(Stored data)
════════════════════
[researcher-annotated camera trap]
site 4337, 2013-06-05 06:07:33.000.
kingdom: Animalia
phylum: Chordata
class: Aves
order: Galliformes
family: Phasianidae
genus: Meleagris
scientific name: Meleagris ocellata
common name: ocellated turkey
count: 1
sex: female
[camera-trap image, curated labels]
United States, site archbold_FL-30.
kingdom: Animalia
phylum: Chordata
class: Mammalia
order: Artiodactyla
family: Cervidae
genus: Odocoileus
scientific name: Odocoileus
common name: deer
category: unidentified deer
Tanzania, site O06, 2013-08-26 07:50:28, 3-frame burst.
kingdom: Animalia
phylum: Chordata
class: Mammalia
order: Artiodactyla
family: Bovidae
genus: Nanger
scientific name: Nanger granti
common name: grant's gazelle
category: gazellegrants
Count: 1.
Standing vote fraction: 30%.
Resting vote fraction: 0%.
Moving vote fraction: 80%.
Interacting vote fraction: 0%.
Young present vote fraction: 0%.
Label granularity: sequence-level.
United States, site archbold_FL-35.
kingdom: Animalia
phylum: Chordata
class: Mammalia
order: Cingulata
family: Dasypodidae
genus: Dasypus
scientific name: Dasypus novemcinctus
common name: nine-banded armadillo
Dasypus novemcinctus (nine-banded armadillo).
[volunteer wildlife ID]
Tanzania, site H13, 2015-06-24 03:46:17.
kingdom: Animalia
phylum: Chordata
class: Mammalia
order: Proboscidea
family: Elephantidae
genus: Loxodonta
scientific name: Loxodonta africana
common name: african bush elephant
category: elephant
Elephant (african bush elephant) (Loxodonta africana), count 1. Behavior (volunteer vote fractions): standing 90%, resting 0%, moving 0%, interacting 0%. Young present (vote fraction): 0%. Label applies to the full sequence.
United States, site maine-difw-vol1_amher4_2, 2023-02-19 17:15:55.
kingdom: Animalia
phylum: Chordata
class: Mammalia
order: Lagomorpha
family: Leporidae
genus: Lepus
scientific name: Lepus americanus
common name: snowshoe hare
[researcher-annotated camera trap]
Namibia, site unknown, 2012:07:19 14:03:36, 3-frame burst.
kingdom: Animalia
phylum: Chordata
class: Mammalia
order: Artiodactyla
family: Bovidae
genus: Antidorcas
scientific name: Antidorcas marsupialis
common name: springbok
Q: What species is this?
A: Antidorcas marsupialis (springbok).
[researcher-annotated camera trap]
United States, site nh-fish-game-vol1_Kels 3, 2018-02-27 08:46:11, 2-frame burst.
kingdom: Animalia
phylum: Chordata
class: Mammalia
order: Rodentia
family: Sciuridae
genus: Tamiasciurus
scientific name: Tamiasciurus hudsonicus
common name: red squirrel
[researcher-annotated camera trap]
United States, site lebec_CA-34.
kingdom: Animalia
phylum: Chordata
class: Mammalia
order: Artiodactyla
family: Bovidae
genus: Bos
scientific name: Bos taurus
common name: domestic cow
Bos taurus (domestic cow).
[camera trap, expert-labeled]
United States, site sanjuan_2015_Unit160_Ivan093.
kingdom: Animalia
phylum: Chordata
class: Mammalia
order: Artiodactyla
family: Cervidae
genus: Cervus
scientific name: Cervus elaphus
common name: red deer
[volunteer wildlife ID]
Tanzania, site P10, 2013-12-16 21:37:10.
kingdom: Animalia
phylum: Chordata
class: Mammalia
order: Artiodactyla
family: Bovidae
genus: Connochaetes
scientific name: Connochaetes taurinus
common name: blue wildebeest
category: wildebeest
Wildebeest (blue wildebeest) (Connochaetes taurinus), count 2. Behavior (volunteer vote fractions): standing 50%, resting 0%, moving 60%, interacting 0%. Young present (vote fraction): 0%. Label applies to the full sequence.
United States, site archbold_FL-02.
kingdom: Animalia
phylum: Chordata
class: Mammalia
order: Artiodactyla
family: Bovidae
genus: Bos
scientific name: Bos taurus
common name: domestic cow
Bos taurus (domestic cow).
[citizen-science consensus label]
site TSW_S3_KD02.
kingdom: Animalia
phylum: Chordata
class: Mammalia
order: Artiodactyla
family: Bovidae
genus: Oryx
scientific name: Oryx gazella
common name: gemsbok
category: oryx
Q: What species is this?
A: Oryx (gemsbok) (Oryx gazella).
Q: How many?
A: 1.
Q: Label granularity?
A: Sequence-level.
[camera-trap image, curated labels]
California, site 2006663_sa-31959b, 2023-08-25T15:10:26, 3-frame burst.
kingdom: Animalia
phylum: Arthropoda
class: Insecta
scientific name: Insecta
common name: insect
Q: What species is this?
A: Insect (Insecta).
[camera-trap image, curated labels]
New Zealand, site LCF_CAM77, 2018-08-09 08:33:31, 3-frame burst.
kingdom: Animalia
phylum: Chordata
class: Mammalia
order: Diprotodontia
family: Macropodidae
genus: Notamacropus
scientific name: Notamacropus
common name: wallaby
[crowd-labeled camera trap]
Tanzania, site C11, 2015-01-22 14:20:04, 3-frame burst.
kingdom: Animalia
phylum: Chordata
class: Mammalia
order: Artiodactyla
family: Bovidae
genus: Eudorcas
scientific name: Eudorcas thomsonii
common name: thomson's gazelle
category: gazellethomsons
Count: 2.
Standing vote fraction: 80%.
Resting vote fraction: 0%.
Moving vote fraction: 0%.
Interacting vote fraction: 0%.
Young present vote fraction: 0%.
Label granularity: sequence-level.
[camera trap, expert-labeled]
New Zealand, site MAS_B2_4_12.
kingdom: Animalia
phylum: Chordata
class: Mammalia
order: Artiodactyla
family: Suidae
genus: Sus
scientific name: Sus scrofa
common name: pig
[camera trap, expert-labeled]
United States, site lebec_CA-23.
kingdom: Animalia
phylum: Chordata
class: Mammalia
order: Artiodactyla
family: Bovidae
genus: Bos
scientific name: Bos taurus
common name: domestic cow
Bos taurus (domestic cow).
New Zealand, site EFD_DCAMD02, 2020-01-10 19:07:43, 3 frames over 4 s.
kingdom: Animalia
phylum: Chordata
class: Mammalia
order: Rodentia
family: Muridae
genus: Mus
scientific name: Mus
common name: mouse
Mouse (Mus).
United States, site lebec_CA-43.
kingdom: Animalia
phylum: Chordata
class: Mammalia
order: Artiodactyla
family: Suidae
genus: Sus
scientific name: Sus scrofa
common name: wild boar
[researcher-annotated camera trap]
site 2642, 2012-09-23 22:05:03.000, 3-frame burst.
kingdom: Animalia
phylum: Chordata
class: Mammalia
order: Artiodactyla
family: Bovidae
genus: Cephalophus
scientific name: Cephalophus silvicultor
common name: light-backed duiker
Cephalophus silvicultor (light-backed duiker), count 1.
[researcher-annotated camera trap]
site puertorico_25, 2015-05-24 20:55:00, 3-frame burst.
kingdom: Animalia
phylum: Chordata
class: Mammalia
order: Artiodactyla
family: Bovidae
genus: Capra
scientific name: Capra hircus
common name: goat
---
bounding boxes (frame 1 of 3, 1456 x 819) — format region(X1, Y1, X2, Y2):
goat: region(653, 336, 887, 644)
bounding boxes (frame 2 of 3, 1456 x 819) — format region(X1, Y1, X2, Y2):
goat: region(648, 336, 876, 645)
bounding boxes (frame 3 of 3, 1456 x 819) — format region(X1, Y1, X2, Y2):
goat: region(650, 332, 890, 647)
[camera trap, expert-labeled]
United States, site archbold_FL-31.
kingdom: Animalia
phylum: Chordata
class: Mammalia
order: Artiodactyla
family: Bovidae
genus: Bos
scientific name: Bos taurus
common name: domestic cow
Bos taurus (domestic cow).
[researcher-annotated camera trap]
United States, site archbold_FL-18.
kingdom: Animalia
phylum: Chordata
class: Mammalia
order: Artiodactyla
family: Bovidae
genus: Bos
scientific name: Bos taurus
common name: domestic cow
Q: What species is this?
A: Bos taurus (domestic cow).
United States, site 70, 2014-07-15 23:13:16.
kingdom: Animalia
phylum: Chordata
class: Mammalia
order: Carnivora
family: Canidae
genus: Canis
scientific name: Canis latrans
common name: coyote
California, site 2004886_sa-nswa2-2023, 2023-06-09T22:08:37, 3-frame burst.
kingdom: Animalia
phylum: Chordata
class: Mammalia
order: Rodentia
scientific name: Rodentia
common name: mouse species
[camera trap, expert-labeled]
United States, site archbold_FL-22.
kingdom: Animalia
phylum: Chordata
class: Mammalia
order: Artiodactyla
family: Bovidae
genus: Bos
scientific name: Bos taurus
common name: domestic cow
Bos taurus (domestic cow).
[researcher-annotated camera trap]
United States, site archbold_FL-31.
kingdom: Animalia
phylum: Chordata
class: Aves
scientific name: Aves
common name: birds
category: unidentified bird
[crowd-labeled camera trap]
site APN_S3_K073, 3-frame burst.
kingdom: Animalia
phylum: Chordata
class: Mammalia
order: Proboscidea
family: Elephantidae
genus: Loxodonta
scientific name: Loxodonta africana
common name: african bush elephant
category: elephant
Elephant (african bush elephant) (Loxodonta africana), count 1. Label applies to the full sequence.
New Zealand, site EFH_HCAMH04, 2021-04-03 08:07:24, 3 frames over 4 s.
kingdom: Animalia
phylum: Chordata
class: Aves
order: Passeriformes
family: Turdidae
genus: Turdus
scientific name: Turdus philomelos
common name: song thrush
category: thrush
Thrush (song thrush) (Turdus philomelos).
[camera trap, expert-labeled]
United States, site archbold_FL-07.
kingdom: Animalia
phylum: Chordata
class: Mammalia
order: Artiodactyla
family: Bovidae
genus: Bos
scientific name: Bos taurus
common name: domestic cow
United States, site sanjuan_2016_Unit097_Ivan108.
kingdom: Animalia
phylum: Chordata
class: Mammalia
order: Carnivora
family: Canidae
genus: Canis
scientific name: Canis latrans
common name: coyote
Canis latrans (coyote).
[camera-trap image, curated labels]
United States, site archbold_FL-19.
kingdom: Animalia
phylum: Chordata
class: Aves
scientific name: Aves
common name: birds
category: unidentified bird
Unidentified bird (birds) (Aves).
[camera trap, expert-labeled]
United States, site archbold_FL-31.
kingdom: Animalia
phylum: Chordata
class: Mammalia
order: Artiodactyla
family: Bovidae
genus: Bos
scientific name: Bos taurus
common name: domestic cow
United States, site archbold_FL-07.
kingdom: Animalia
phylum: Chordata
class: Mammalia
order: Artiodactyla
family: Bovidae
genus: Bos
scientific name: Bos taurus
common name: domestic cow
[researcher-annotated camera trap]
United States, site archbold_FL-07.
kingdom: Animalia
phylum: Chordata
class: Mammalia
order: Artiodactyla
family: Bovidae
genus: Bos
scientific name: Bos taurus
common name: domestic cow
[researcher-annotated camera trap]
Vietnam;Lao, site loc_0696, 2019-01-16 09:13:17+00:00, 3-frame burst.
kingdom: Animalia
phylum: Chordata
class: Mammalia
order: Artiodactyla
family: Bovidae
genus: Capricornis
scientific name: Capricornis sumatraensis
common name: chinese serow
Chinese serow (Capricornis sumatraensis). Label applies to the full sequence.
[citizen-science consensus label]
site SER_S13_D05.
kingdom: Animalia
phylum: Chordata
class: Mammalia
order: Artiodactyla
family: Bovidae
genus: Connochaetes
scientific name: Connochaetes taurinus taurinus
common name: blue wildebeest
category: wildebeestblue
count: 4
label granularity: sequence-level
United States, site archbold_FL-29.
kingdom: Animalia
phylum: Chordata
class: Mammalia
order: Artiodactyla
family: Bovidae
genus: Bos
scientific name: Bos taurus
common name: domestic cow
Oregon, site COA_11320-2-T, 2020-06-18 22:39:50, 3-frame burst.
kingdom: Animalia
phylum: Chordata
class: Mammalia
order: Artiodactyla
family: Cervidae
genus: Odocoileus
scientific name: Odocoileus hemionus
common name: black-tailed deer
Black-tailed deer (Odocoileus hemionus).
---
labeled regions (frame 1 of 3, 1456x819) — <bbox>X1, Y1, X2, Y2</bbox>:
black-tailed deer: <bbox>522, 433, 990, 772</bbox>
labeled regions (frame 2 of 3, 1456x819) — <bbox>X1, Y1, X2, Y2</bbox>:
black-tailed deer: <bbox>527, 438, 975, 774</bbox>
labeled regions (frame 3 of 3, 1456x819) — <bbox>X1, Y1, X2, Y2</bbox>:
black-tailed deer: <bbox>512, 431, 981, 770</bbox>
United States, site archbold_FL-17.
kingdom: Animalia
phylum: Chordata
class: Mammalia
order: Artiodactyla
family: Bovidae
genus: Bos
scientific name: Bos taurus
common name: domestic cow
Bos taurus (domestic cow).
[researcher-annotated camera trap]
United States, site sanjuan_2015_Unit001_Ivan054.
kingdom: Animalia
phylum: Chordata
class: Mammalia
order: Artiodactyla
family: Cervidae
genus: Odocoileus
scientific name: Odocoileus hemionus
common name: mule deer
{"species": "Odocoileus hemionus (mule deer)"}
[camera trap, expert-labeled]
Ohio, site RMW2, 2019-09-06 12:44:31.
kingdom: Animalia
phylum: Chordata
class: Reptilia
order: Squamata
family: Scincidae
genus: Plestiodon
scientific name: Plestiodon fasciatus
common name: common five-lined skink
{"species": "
════════════════════
» What needs to be done: Search the entries for the string "Tanzania" and copy each line where it occurs.

» Task answer:
Tanzania, site O06, 2013-08-26 07:50:28, 3-frame burst.
Tanzania, site H13, 2015-06-24 03:46:17.
Tanzania, site P10, 2013-12-16 21:37:10.
Tanzania, site C11, 2015-01-22 14:20:04, 3-frame burst.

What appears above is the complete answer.